*Esercizio proposto a*. Leggi il brano e di' se ciascuna affermazione è d'accordo con il brano, rispondendo sì o no e citando le parole del brano che lo decidono. (i) Eliminare il conflitto di classe è la conseguenza, forse lo scopo, del donnismo. (ii) Chi scrive, quando parla di identità politica, intende i partiti. (iii) Avere un utero basta per dirsi unite.

Tra donne, si sa, esiste un terzoposizionismo latente, dove il né destra né sinistra si annulla in un donnismo che dovrebbe comprendere tutte le sensibilità. In quanto donne, dobbiamo pensarla allo stesso modo. In quanto donne, d’altronde, siamo ferite, ed è quel “in quanto donne” che annulla, sovradetermina e rimuove ogni differenza. Perché in realtà non è affatto “in quanto donna” ma ” in quanto un certo tipo di donna”.
Rimuovere il conflitto di classe, per esempio, è la conseguenza, forse l’obiettivo, di tanto donnismo, giacché se siamo tutte uguali, perché piangiamo uguale, soffriamo uguale, defechiamo uguale, significa che non ci sarebbe alcuna differenza tra ricche e povere, precarie e borghesi o precarie imborghesite e precarie che non sanno dove sbattere la testa per campare. Né destra né sinistra, appunto.
Rimuovere il conflitto tra identità politiche mira allo stesso, identico, obiettivo e quando parlo di identità politica non parlo di partiti, giacché oggi puoi dirti di sinistra ma se non sei libertaria e punti tutte le soluzioni sulla repressione, sulla censura e sul giustizialismo sei decisamente fascista.
Da quando gruppi di donne, prevalentemente quelle dei collettivi femministi antagonisti, hanno chiaramente detto che delle ammucchiate bipartisan, delle assemblee interclassiste e politicamente trasversali, non sappiamo che farcene, che non basta avere un utero per dirsi unite, ché il punto è confrontarsi sui singoli obiettivi e lì poi scopri che ti è più vicina la persona che credevi più lontana e che ti è più nemica quella che si diceva invece amica tua, da quando tutto questo si è reso evidente, dove generazioni di donne che non sono imborghesite, lottano nei movimenti, scendono in piazza e prendono legnate per rivendicare diritto alla casa, al reddito, all’esistenza autodeterminata, arriva la controriforma delle femministe borghesi.
Non possono di certo farsi scippare lo scettro della rappresentanza da quelle che, accidenti, vogliono perfino autorappresentarsi narrando la propria differenza, dunque parte l’operazione colonizzazione culturale delle “giovani”, addestramento in stile militare, con strategie belliche annesse, ovvero quando tenti di captare antagonismo e di normalizzare, pronunci termini quali neoliberismo, precarietà, lotta sociale e di tutte queste cose non sai assolutamente niente. Quando tutto quello che speri di fare è evidentemente continuare l’opera di marginalizzazione di alcune aree del movimento femminista che non ti lasciano dire impunemente che tu e solo tu sei IL femminismo.

*Record da usare*.
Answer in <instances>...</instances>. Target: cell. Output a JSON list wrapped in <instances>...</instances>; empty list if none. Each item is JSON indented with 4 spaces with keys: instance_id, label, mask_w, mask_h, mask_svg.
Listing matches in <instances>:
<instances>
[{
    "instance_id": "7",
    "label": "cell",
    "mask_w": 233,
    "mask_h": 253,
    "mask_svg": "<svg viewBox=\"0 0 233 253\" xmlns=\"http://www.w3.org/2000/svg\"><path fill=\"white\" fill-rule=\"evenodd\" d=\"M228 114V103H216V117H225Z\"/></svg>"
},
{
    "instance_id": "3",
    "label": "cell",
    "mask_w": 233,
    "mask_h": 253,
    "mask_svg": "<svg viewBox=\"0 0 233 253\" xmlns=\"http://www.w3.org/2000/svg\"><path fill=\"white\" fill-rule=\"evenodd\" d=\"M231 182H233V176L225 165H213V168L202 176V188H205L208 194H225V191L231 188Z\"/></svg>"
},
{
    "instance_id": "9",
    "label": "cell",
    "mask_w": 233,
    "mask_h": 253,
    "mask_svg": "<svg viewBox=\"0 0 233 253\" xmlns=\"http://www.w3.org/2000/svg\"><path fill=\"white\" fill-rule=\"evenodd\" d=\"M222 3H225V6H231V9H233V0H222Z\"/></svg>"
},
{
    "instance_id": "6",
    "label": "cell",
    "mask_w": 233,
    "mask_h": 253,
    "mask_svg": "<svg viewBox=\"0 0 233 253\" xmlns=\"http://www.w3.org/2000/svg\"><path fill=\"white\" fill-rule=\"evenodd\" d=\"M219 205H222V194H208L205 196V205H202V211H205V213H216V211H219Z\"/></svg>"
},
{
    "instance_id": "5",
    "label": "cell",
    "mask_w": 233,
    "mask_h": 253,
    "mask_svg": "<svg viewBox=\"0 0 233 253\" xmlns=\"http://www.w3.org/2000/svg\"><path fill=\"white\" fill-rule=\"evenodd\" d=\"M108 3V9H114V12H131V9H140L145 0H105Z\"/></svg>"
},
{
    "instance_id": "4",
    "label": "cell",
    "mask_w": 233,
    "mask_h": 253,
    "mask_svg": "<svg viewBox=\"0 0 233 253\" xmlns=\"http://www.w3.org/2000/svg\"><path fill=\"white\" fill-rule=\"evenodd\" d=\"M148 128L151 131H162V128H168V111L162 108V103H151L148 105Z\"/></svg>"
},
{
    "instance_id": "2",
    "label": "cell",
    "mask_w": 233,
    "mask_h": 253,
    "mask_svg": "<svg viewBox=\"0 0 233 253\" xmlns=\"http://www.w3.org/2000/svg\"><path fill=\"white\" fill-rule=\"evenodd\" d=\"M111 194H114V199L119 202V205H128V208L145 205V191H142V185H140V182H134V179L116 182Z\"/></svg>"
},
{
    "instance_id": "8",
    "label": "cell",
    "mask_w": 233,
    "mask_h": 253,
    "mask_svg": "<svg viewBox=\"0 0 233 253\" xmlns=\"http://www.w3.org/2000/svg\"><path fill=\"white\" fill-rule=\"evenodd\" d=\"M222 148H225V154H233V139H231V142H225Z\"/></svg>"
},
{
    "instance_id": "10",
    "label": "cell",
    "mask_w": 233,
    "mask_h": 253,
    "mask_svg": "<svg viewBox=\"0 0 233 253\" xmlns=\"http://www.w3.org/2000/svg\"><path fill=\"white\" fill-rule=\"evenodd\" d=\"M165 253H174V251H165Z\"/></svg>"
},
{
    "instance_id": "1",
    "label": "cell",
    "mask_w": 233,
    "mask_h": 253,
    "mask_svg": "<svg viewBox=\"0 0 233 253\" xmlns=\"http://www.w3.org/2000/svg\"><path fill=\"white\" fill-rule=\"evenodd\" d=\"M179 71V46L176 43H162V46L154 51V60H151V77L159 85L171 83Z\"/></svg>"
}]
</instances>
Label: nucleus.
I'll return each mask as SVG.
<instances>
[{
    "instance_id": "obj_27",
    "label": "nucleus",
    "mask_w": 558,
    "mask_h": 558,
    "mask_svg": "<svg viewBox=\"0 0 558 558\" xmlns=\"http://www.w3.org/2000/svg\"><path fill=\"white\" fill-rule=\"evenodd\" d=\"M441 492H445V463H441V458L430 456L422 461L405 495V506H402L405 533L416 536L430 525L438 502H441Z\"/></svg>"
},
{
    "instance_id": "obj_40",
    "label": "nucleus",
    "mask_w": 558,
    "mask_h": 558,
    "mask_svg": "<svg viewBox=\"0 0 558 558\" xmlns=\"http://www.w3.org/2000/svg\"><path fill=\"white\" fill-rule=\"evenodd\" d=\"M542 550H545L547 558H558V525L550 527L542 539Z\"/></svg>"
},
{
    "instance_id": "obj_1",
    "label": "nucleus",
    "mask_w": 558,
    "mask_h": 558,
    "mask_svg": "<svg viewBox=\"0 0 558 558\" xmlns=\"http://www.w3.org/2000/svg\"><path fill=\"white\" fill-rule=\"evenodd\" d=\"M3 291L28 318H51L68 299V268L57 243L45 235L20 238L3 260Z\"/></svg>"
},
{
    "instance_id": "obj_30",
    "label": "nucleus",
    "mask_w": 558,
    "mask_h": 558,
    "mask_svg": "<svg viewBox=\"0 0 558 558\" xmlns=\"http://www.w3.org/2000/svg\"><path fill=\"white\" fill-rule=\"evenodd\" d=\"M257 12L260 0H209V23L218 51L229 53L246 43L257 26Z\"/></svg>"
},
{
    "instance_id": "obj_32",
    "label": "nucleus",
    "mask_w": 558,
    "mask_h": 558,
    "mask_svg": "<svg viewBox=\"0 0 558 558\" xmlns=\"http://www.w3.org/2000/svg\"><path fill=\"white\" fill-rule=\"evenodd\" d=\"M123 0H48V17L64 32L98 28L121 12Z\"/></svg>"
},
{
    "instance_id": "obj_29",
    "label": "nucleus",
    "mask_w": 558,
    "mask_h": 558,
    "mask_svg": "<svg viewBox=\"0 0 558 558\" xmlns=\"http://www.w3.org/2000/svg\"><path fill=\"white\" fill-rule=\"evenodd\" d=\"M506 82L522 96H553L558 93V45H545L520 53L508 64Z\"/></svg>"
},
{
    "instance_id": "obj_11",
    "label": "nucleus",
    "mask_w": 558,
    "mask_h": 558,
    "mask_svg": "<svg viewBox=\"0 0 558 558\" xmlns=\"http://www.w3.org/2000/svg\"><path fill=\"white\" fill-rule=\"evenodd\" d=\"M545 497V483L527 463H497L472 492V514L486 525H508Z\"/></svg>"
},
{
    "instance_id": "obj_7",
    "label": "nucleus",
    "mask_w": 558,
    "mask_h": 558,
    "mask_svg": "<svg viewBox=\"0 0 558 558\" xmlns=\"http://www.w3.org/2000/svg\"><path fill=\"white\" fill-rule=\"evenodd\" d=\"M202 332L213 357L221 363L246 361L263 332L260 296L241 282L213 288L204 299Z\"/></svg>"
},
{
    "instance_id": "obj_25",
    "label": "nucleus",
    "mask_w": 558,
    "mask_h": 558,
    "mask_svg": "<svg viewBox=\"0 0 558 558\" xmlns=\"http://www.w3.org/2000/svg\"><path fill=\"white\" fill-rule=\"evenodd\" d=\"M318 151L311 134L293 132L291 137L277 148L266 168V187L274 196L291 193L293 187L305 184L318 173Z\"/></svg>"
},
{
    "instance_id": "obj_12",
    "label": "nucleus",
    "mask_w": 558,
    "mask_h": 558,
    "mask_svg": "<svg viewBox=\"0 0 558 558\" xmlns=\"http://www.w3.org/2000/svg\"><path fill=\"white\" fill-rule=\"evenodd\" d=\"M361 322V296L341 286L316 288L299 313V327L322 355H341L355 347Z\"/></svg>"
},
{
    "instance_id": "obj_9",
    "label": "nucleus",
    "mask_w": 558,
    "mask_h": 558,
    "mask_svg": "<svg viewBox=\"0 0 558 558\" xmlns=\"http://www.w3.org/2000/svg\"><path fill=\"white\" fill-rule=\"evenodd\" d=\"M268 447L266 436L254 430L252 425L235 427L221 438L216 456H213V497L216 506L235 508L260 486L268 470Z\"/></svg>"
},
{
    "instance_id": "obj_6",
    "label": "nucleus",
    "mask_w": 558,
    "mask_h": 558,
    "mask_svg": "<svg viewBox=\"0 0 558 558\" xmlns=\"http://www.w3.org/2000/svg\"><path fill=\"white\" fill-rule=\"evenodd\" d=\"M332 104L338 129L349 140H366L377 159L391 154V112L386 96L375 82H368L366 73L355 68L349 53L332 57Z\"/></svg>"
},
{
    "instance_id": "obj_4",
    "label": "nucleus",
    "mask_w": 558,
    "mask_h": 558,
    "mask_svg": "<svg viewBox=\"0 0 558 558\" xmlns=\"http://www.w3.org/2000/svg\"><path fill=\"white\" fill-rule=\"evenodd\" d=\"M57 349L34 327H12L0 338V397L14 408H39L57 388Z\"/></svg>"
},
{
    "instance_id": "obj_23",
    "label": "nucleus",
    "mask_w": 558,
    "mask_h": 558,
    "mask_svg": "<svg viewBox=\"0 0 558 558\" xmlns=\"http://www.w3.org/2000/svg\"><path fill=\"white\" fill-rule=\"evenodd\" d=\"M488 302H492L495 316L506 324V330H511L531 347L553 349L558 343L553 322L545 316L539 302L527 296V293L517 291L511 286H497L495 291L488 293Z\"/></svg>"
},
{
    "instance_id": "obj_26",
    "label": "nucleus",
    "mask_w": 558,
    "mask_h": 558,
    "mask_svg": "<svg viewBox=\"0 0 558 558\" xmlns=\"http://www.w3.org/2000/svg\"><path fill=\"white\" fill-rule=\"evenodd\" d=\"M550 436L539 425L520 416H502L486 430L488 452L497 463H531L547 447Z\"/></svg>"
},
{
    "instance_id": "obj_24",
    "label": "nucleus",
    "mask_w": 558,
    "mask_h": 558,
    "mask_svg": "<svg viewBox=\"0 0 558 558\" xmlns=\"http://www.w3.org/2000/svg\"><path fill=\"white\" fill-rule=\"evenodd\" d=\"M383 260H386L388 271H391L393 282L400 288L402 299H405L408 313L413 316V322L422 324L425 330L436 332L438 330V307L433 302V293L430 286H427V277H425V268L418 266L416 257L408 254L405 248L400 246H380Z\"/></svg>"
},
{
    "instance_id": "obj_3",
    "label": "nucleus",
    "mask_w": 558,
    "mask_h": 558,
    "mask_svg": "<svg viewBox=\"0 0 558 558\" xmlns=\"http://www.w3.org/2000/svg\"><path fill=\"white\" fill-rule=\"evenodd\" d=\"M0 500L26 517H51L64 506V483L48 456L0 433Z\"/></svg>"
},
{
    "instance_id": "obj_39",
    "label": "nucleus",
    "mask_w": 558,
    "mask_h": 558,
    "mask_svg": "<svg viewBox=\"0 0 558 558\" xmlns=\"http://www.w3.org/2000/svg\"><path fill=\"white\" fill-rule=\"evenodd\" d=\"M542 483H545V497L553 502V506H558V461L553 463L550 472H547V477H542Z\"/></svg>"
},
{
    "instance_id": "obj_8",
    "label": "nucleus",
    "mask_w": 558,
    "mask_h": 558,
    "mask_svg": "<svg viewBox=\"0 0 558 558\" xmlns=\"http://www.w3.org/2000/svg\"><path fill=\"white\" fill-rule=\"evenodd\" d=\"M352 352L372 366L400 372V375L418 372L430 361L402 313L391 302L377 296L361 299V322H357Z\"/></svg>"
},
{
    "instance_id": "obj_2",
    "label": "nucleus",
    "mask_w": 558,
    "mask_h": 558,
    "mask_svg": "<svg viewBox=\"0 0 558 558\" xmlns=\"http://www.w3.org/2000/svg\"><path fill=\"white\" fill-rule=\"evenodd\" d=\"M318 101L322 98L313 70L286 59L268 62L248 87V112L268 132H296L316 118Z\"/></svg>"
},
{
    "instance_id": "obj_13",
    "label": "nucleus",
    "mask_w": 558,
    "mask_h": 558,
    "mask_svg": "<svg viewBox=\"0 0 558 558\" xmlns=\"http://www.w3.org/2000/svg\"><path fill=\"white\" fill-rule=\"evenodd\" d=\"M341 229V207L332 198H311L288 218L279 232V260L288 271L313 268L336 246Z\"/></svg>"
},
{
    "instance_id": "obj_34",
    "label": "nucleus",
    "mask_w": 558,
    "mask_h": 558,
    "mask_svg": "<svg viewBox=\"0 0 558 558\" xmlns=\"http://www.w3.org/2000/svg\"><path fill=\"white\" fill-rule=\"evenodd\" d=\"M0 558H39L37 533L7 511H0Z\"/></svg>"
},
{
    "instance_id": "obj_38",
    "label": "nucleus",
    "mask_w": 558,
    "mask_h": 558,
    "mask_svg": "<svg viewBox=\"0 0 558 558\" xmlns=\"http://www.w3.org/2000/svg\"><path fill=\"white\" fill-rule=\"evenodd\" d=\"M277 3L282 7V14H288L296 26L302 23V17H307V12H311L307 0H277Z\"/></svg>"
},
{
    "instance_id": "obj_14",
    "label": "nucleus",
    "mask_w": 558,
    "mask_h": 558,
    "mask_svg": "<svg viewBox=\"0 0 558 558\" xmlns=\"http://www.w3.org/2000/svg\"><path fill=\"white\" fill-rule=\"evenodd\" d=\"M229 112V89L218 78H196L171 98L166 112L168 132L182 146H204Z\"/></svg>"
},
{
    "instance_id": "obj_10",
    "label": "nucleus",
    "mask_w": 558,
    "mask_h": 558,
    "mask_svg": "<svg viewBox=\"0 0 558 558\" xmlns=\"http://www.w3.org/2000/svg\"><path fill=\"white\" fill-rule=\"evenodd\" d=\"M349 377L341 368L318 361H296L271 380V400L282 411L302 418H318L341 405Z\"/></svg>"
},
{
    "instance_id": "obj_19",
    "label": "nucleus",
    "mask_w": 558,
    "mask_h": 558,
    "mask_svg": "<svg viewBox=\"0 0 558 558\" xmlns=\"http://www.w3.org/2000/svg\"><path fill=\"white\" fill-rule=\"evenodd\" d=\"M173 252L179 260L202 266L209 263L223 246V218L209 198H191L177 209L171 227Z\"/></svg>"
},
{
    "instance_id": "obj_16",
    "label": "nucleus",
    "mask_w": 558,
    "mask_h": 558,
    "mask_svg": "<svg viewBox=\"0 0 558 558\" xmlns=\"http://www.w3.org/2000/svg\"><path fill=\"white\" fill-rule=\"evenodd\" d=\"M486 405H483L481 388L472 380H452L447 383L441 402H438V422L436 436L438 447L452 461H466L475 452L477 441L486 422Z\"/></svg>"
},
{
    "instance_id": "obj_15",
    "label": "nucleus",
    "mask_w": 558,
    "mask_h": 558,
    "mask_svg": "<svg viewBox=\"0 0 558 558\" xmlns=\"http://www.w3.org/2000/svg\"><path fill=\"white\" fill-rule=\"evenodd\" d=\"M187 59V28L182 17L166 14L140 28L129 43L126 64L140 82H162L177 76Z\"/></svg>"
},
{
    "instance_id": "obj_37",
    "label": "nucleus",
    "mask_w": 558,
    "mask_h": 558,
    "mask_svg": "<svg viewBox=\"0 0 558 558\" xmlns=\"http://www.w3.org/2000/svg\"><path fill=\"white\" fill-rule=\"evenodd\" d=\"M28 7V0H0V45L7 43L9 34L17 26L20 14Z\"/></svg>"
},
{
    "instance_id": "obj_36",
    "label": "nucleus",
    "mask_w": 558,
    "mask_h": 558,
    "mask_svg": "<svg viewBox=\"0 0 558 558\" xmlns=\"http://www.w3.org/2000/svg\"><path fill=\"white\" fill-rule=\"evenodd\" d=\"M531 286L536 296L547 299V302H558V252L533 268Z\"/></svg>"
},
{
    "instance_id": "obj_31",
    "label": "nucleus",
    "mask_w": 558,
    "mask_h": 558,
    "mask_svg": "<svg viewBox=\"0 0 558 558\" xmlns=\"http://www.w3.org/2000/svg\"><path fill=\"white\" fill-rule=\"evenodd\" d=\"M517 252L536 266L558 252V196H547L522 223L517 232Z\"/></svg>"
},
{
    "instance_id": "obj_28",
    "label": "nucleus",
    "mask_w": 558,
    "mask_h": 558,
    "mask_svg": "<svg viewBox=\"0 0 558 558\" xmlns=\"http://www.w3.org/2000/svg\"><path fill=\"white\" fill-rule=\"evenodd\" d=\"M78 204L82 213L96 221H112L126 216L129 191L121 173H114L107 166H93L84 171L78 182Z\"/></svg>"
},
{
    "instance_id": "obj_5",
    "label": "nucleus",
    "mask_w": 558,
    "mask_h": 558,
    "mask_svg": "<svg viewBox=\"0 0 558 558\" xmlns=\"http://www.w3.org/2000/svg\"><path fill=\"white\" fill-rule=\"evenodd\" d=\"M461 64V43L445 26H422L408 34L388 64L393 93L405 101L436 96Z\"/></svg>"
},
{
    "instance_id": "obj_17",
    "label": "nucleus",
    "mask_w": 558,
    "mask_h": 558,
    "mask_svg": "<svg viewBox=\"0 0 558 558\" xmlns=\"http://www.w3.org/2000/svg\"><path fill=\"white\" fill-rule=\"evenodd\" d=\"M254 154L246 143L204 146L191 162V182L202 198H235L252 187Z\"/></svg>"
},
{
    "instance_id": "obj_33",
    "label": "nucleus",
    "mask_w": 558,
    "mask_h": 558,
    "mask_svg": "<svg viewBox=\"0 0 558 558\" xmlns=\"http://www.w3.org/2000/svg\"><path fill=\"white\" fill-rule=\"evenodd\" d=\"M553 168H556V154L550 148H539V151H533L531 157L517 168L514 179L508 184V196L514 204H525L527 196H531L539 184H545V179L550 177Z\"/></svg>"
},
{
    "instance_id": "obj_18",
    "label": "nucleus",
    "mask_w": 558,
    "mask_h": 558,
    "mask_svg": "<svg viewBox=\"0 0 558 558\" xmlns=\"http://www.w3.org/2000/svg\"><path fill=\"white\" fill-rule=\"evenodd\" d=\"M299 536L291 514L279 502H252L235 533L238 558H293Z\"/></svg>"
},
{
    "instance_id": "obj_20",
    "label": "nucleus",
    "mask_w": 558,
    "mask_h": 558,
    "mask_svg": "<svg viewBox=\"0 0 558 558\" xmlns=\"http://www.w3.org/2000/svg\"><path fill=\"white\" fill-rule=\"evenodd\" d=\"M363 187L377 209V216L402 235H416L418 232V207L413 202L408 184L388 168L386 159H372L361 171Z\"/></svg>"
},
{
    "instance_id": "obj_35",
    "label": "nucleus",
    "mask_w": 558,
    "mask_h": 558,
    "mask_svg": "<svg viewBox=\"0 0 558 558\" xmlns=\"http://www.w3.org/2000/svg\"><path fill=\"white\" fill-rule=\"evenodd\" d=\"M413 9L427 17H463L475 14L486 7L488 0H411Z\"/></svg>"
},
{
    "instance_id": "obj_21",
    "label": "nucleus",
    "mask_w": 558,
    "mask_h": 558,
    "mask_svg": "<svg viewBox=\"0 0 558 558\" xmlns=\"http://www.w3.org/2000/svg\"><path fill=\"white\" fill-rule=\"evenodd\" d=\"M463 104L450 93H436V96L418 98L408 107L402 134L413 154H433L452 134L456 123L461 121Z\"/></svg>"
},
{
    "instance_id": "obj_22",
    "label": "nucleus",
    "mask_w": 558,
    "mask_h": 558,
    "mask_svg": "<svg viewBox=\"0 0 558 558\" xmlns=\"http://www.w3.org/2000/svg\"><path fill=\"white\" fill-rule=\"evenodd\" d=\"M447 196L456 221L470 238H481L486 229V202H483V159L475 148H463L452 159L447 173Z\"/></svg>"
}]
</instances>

*Esercizio proposto b*. Ricopia i record dalla loro prima riga fino alla riga con "Listing matches in", quest'ultima compresa.

*Risposta corretta a*.
(i) Sì: "Rimuovere il conflitto di classe, per esempio, è la conseguenza, forse l’obiettivo, di tanto donnismo".
(ii) No: "quando parlo di identità politica non parlo di partiti".
(iii) No: "che non basta avere un utero per dirsi unite".

*Risposta corretta b*.
Answer in <instances>...</instances>. Target: cell. Output a JSON list wrapped in <instances>...</instances>; empty list if none. Each item is JSON indented with 4 spaces with keys: instance_id, label, mask_w, mask_h, mask_svg.
Listing matches in <instances>:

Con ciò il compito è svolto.